Since the populations on which the forecasting instruments are based were recruited many years ago in most studies, the forecasting instruments derived on the basis of these populations may not be transferable to current populations.

It is not to be expected that the somewhat different measurement methods and spectra of people in different studies will significantly limit the transferability of the prognostic instruments.

A precise threshold value for a good or bad calibration has not yet been clearly defined in the literature. In order to avoid the problem of poor calibration, the mean values ​​for risk factors of the basic population of a forecasting instrument and the mean event rates of this population are replaced by parameters of the population to be forecasted in the equations (recalibration).

An exact and plausible threshold value for good or bad discrimination of the prognostic instruments is also not mentioned in the literature. The division into excellent, good, sufficient, weak and very weak discrimination is subjective. It is also recommended that the discrimination check only be carried out after recalibration for the relevant population.

Comparison of the validity of different instruments for risk prediction for cardiovascular diseases

The better validity of risk prognostic instruments through application to the derivation as well as to the validation cohort of this prognostic instrument and in particular to other populations can be explained by the considerable geographical variance of the cardiovascular morbidity and mortality.

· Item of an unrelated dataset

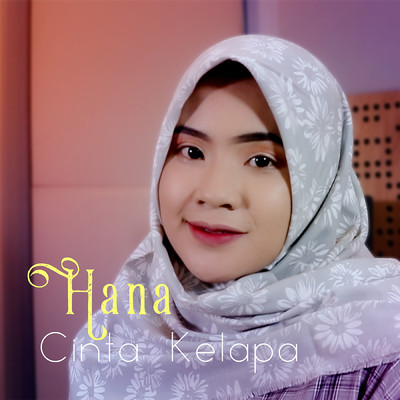 シングル/Cinta Kelapa/Hana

The lack of studies comparing different prognostic instruments in the German population does not allow any statements about their comparability.

6. Conclusions

The identified instruments for risk prediction of cardiovascular diseases are not sufficiently validated in the German population. Their use can lead to a misjudgment of the risk of individual patients. For this reason, the prognostic instruments available in Germany for informed decision-making and the choice of therapy should only be used with critical caution. The implementation of studies for the external validation of the prognostic instruments and for the comparison of different prognostic instruments in the German population (if possible after previous recalibration) as well as randomized studies on the therapeutic consequences and the clinical benefit of the use of prognostic instruments are recommended.